L’Europe et le défi de concilier la diversité
Célébrer la Journée de l’Europe…
en s’interrogeant sur l’identité de l’Union européenne et sur le sens concret du développement d’une citoyenneté européenne. Telle est la proposition du réseau œcuménique Ensemble pour l’Europe, qui a organisé samedi 9 mai l’événement « Une lumière pour l’Europe dans le crépuscule mondial », dans les locaux du Théâtre Rossini, d’où Don Luigi Sturzo avait lancé en 1919 l’Appel aux libres et aux forts. Les protagonistes : des jeunes et des représentants du monde universitaire et politique, appelés à réfléchir ensemble sur les valeurs fondatrices de l’UE dans le contexte mondial actuel. Un « crépuscule » car caractérisé par des conflits et des crises.
À guider la réflexion…
entre des intermèdes musicaux en direct, six jeunes du groupe Ut Omnes, né d’une initiative d’étudiants de l’université Lumsa et désormais étendue à d’autres établissements d’enseignement supérieur, qui se rendront dans les prochains jours au Parlement européen pour un échange avec les députés et la signature d’un « Pacte intergénérationnel ». Au cœur du débat, le thème de la citoyenneté européenne, qui ne se limite pas à la seule dimension institutionnelle. D’ailleurs, comme l’a souligné le jeune Mattia Federici dans son intervention, l’UE a construit au cours de ces dernières décennies « un patrimoine extraordinaire » sur les plans économique, juridique et institutionnel, sans toutefois parvenir à ancrer pleinement chez les citoyens un véritable sentiment d’appartenance commune. La citoyenneté européenne, a-t-il observé, « n’existe que dans les traités et dans les droits de vote ».
D’où la proposition de…
relancer le projet européen à travers un nouveau récit, en investissant dans l’éducation civique et dans une plus grande participation des citoyens aux processus décisionnels. Mais cela, a souligné Alessandra Arcidiacono, une autre jeune participante au débat, ne suffit pas : « La citoyenneté se compose de lois, de cultures, de langues et de traditions, mais c’est l’âme qui doit tout maintenir l’ensemble ». Une âme déjà présente dans les nouvelles générations : « Les jeunes vivent déjà l’Europe avant même de la définir. Pour eux, l’Europe n’est pas un point d’arrivée, mais un point de départ. »

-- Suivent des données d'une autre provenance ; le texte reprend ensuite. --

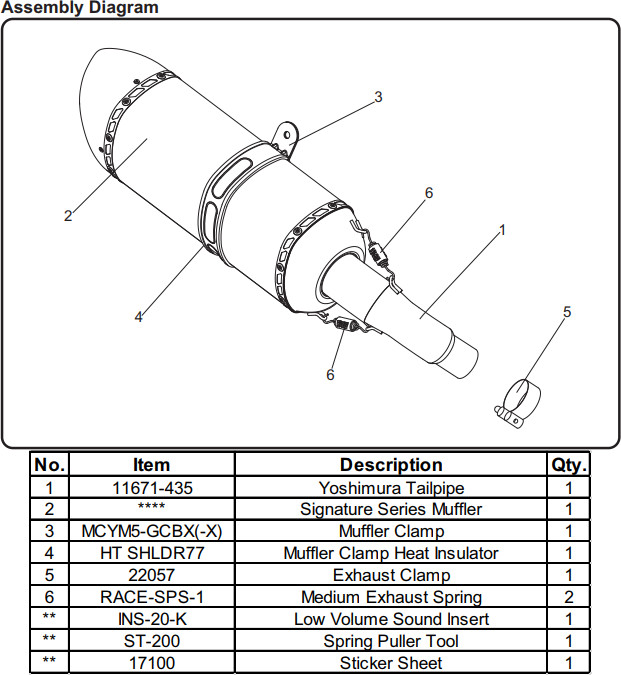 Assembly Diagram

3
2
6
1
4
5
6

| No. | Item | Description | Qty. |
|---|---|---|---|
| 1 | 11671-435 | Yoshimura Tailpipe | 1 |
| 2 | **** | Signature Series Muffler | 1 |
| 3 | MCYM5-GCBX(-X) | Muffler Clamp | 1 |
| 4 | HT SHLDR77 | Muffler Clamp Heat Insulator | 1 |
| 5 | 22057 | Exhaust Clamp | 1 |
| 6 | RACE-SPS-1 | Medium Exhaust Spring | 2 |
| ** | INS-20-K | Low Volume Sound Insert | 1 |
| ** | ST-200 | Spring Puller Tool | 1 |
| ** | 17100 | Sticker Sheet | 1 |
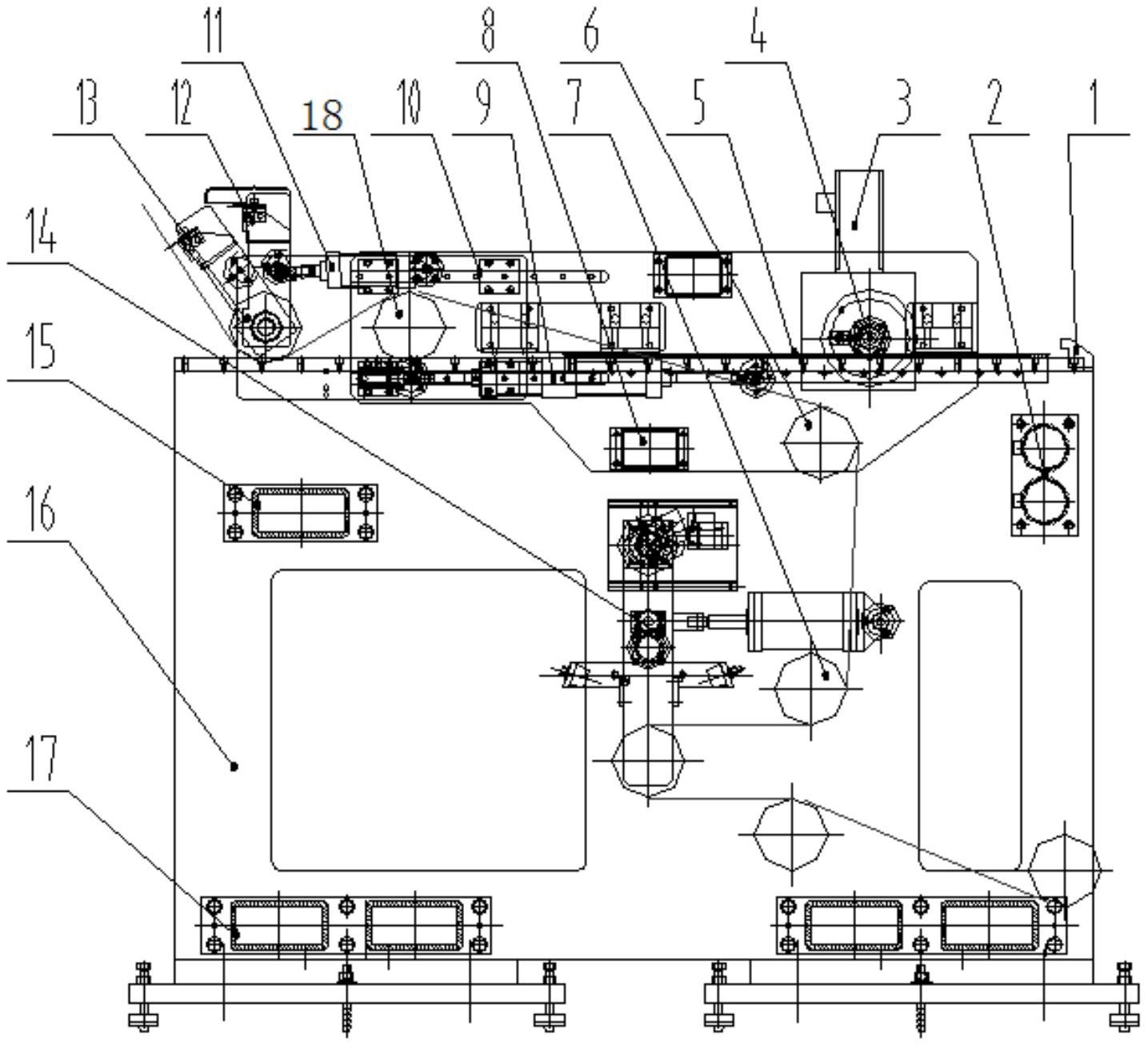 11 8 6 4
13 12 18 10 9 7 5 3 2 1
14
15
16
17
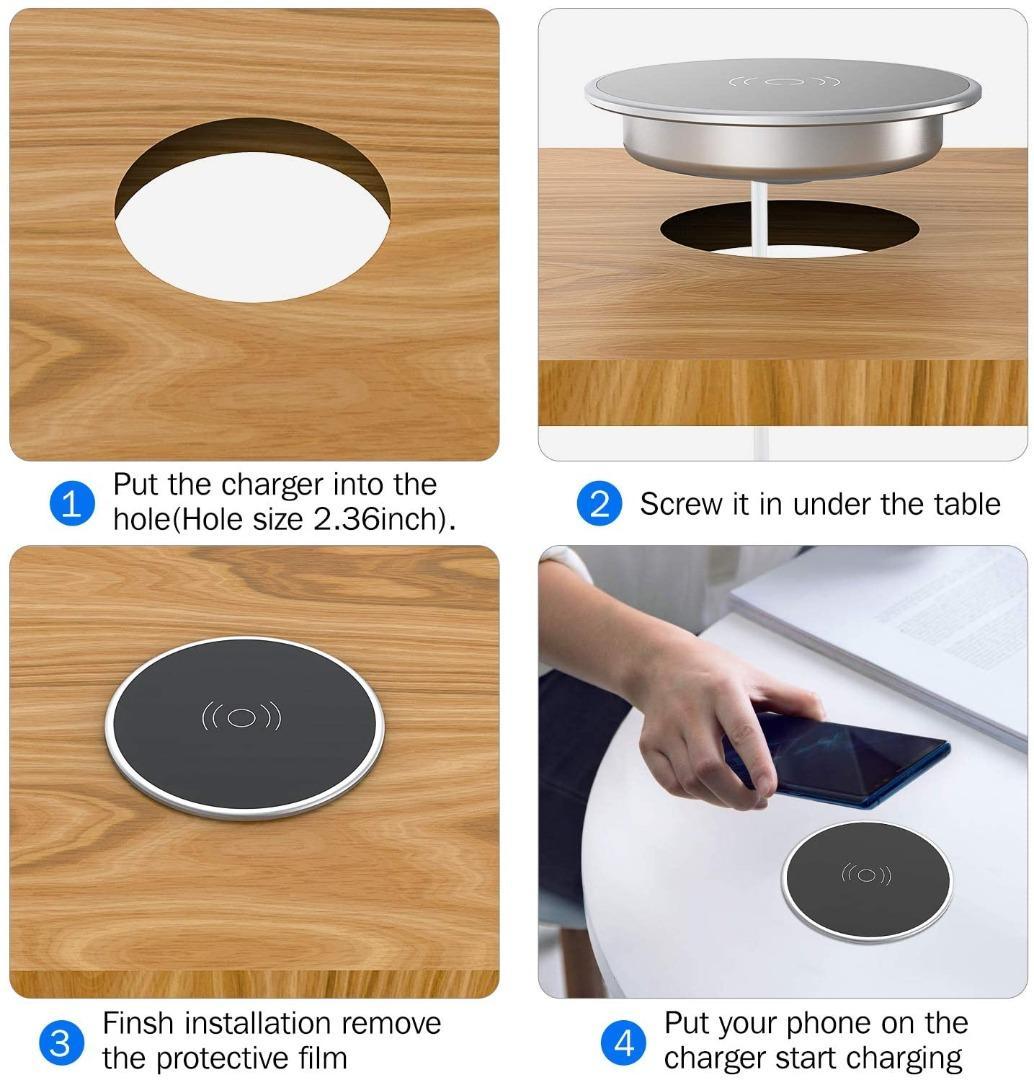 1 Put the charger into the hole(Hole size 2.36inch).

2 Screw it in under the table

3 Finsh installation remove the protective film

4 Put your phone on the charger start charging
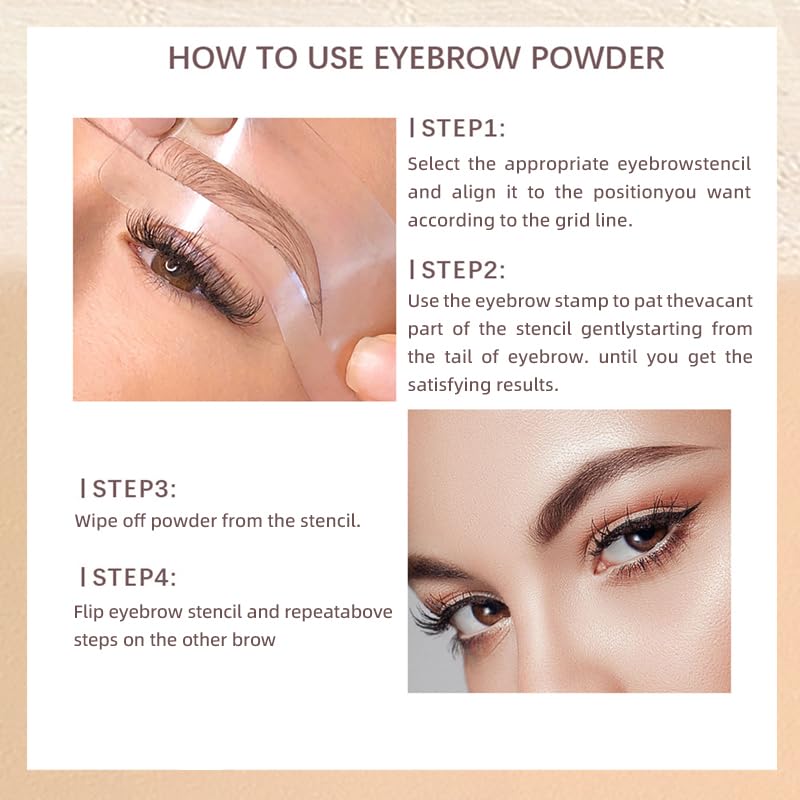 HOW TO USE EYEBROW POWDER

| STEP1:
Select the appropriate eyebrowstencil and align it to the positionyou want according to the grid line.

| STEP2:
Use the eyebrow stamp to pat thevacant part of the stencil gentlystarting from the tail of eyebrow. until you get the satisfying results.

| STEP3:
Wipe off powder from the stencil.

| STEP4:
Flip eyebrow stencil and repeatabove steps on the other brow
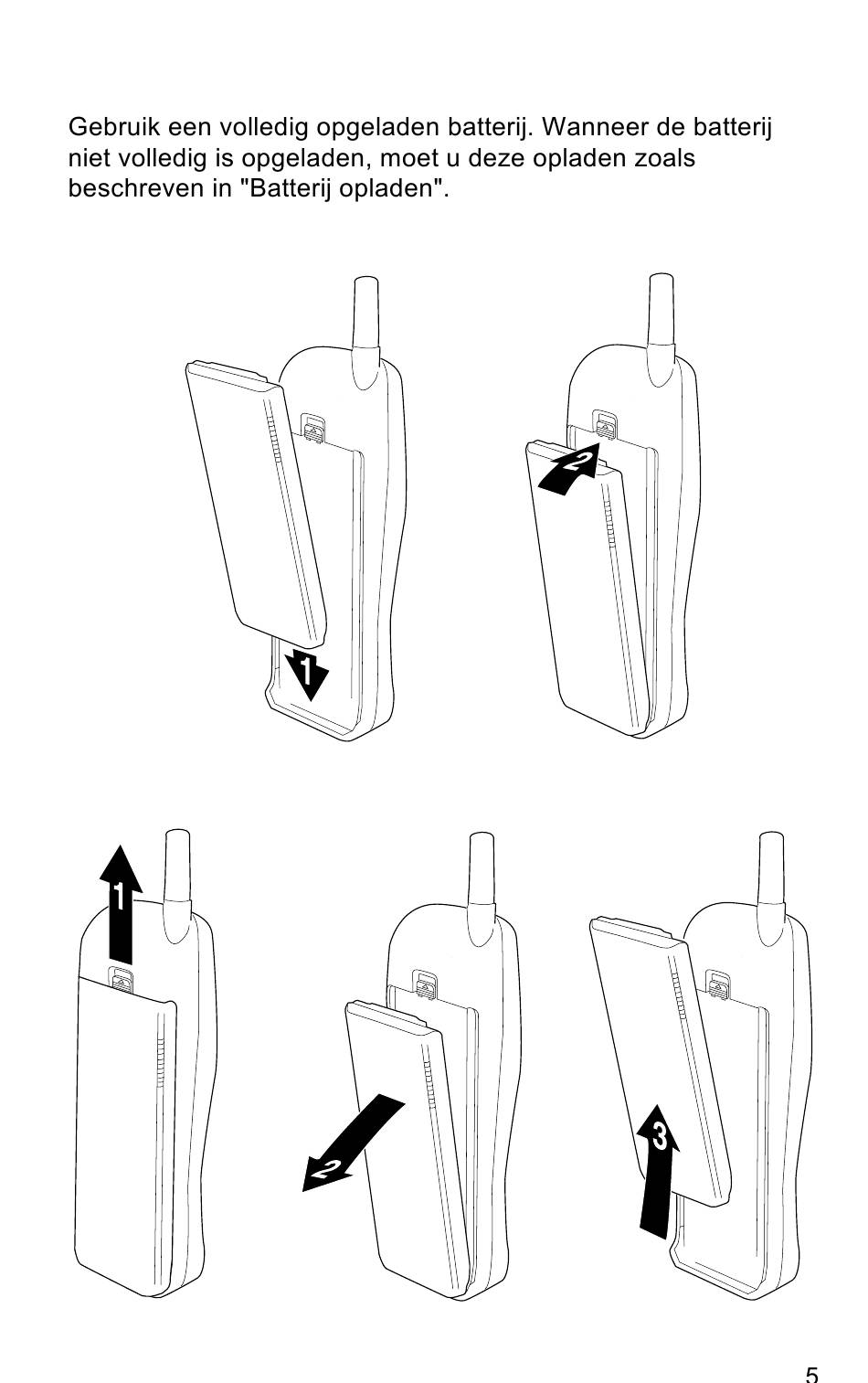 Gebruik een volledig opgeladen batterij. Wanneer de batterij niet volledig is opgeladen, moet u deze opladen zoals beschreven in "Batterij opladen".

1

2

1

2

3

5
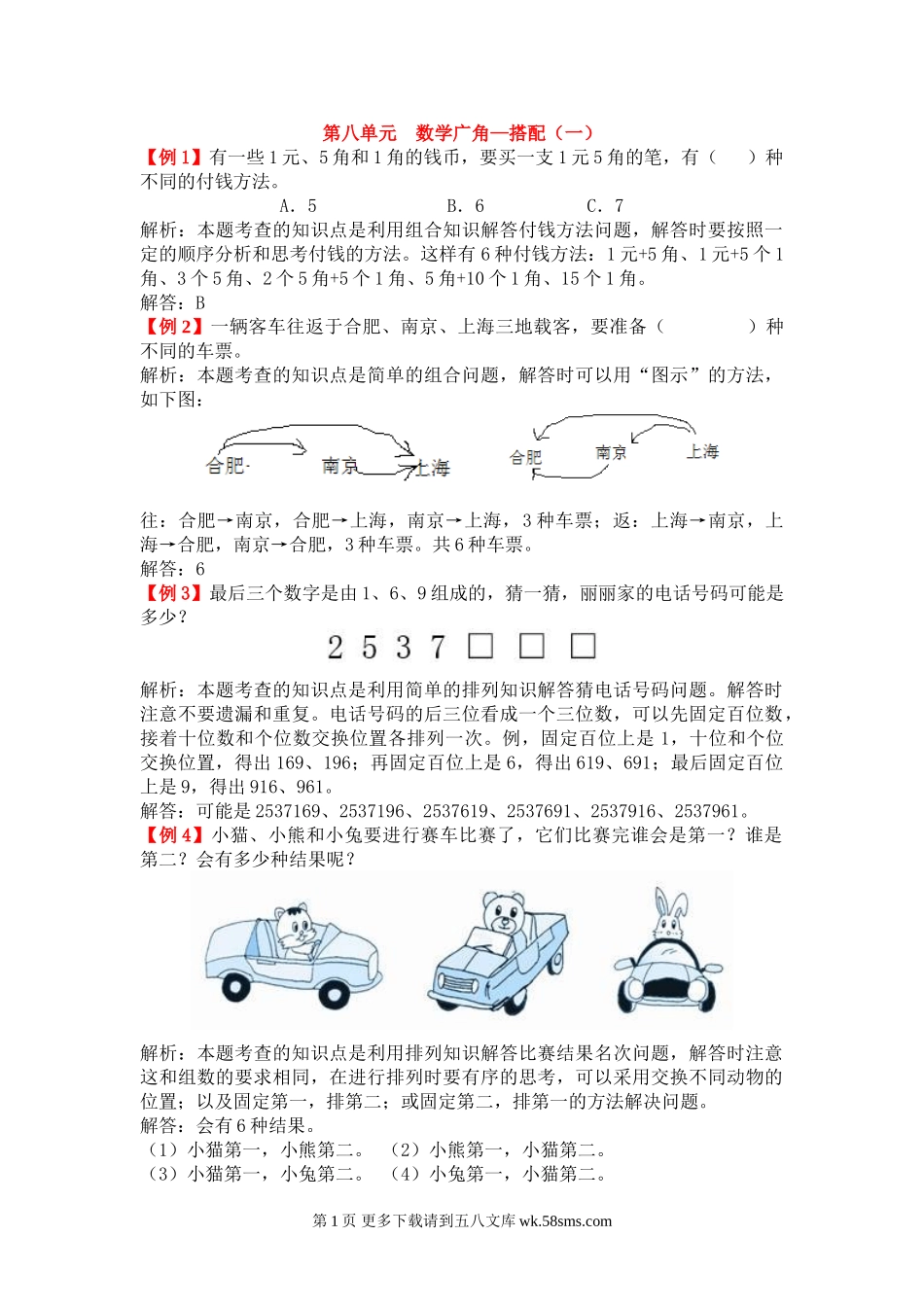 第八单元　数学广角—搭配（一）

【例 1】有一些 1 元、5 角和 1 角的钱币，要买一支 1 元 5 角的笔，有（　　）种不同的付钱方法。

A. 5　　　　B. 6　　　　C. 7

解析：本题考查的知识点是利用组合知识解答付钱方法问题，解答时要按照一定的顺序分析和思考付钱的方法。这样有 6 种付钱方法：1 元+5 角、1 元+5 个 1 角、3 个 5 角、2 个 5 角+5 个 1 角、5 角+10 个 1 角、15 个 1 角。

解答：B

【例 2】一辆客车往返于合肥、南京、上海三地载客，要准备（　　　　）种不同的车票。

解析：本题考查的知识点是简单的组合问题，解答时可以用“图示”的方法，如下图：

合肥　南京　上海　　合肥　南京　上海

往：合肥→南京，合肥→上海，南京→上海，3 种车票；返：上海→南京，上海→合肥，南京→合肥，3 种车票。共 6 种车票。

解答：6

【例 3】最后三个数字是由 1、6、9 组成的，猜一猜，丽丽家的电话号码可能是多少？

2 5 3 7 □ □ □

解析：本题考查的知识点是利用简单的排列知识解答猜电话号码问题。解答时注意不要遗漏和重复。电话号码的后三位看成一个三位数，可以先固定百位数，接着十位数和个位数交换位置各排列一次。例，固定百位上是 1，十位和个位交换位置，得出 169、196；再固定百位上是 6，得出 619、691；最后固定百位上是 9，得出 916、961。

解答：可能是 2537169、2537196、2537619、2537691、2537916、2537961。

【例 4】小猫、小熊和小兔要进行赛车比赛了，它们比赛完谁会是第一？谁是第二？会有多少种结果呢？

解析：本题考查的知识点是利用排列知识解答比赛结果名次问题，解答时注意这和组数的要求相同，在进行排列时要有序的思考，可以采用交换不同动物的位置；以及固定第一，排第二；或固定第二，排第一的方法解决问题。

解答：会有 6 种结果。

（1）小猫第一，小熊第二。　（2）小熊第一，小猫第二。

（3）小猫第一，小兔第二。　（4）小兔第一，小猫第二。

第 1 页 更多下载请到五八文库 wk.58sms.com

Une lecture géopolitique de l’actuel moment historique …
a été offerte par Pasquale Ferrara, ambassadeur et ancien directeur politique au ministère des Affaires étrangères. Il a invité les participants à redécouvrir la vocation originelle de l’Europe en tant qu’espace de dialogue et de cohabitation. Partant d’une critique d’une conception « fermée » de l’identité européenne, affirmant que la citoyenneté ne peut se fonder exclusivement sur le sang ou la descendance, et citant le juriste Luigi Ferrajoli et son idée d’une Constitution pour la Terre, Ferrara a souligné la nécessité d’une citoyenneté européenne s’inscrivant dans une perspective plus large de citoyenneté universelle. Un objectif réalisable si l’on dépasse l’image des « racines » pour adopter celle du « fleuve » : une identité qui change, grandit et se transforme sans perdre sa continuité. Une métaphore qui, pour le diplomate, décrit bien la nature de l’Europe, appelée à maintenir la cohésion de la pluralité. Au fond, l’Europe « a enseigné au monde que les conflits peuvent être régis par le droit et le débat politique ». C’est pourquoi, dans un contexte marqué par le retour de la force des armes, le Vieux Continent devrait se distinguer comme une « force douce », capable de gouverner sans céder à la logique de la violence.
La rencontre s’est conclue…
par une prière œcuménique dans la basilique Santa Maria sopra Minerva, avec les paroles de bienvenue de Mgr Marco Gnavi, responsable du Bureau pour l’œcuménisme, le dialogue interreligieux et les nouveaux cultes du diocèse de Rome, et ponctuée par des prières pour la paix récitées par des luthériens, des anglicans, des presbytériens, des évangéliques, des méthodistes, des orthodoxes et des catholiques.